A marginal increase.
Enough to notice.
Not enough to dominate.
The eel relaxes.
Its influence recedes again to background presence.
He tests his grip.
Slightly firmer.
His stance.
Slightly more stable.
This is what killing gives.
Incremental advantage.
He exhales.
The victory feels earned—but not empowering.
He realizes something uncomfortable.
The fight lasted long because neither of them were exceptional.
Raw growth is slow.
Even killing people does not guarantee overwhelming increase.

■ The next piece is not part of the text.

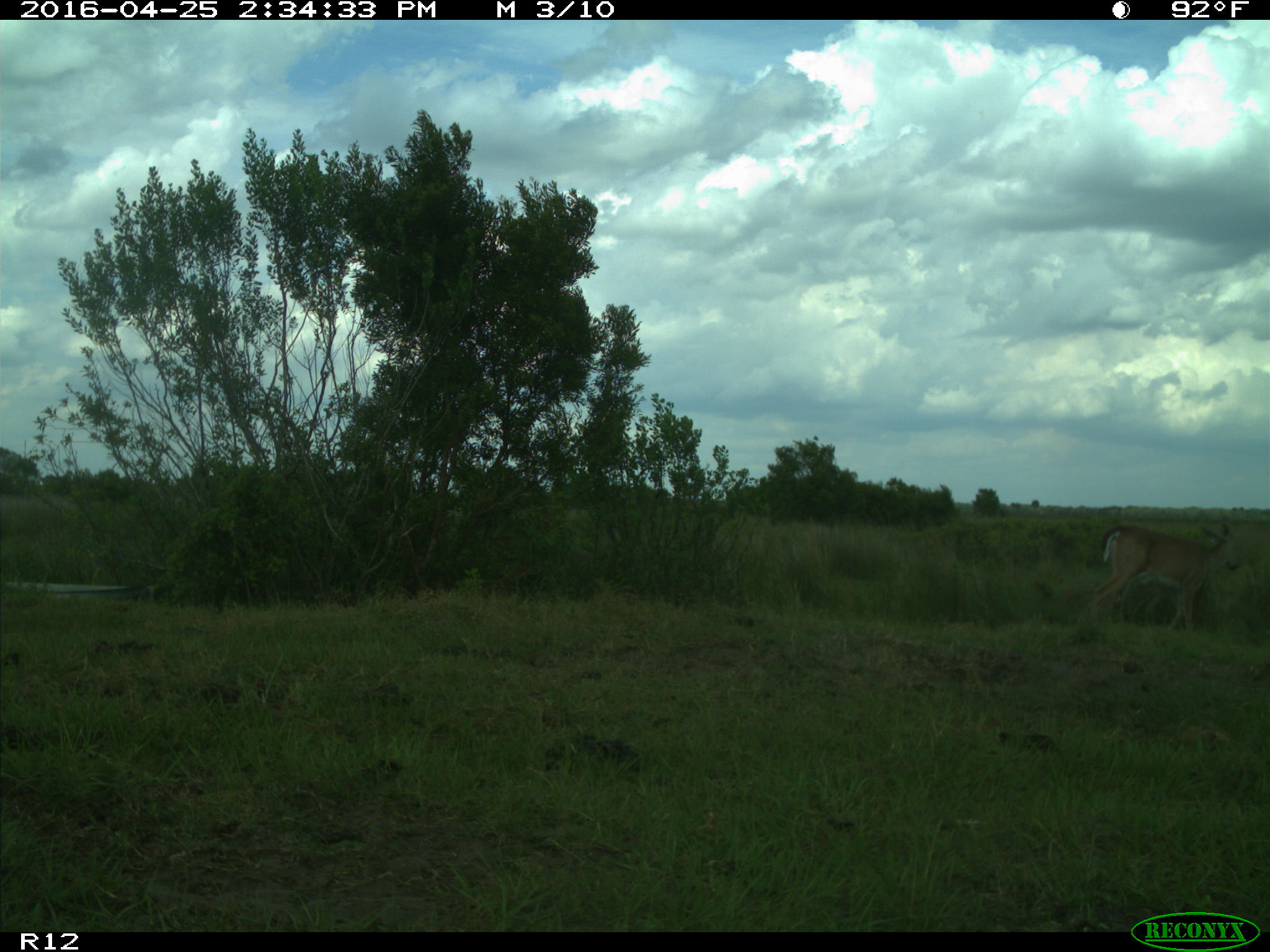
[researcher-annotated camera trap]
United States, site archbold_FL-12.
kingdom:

The owl's path—feeding it seeds for information—might accelerate understanding more than random combat accelerates power.
The thought lingers.
***
In the distance, he feels movement.
Not hostile.
Measured.
Mira.
She stayed within range.
Close enough.
Alone—but not gone.
He wipes sweat from his brow.
When he meets her, she says nothing about the fight.
Only studies him.
"You chose," she says eventually.
"Yes."
"Was it worth it?"
He flexes his fingers.
A beat.
"Barely."
She nods once.
Her path may be slower.
But it is steadier.
The forest shifts subtly around them.
Not violently.
Not yet.
But something deeper is changing.
And now they are truly diverging.
Still near.
Still allied.
But walking separate trajectories.
Above them, somewhere unseen, something watches.
And waits.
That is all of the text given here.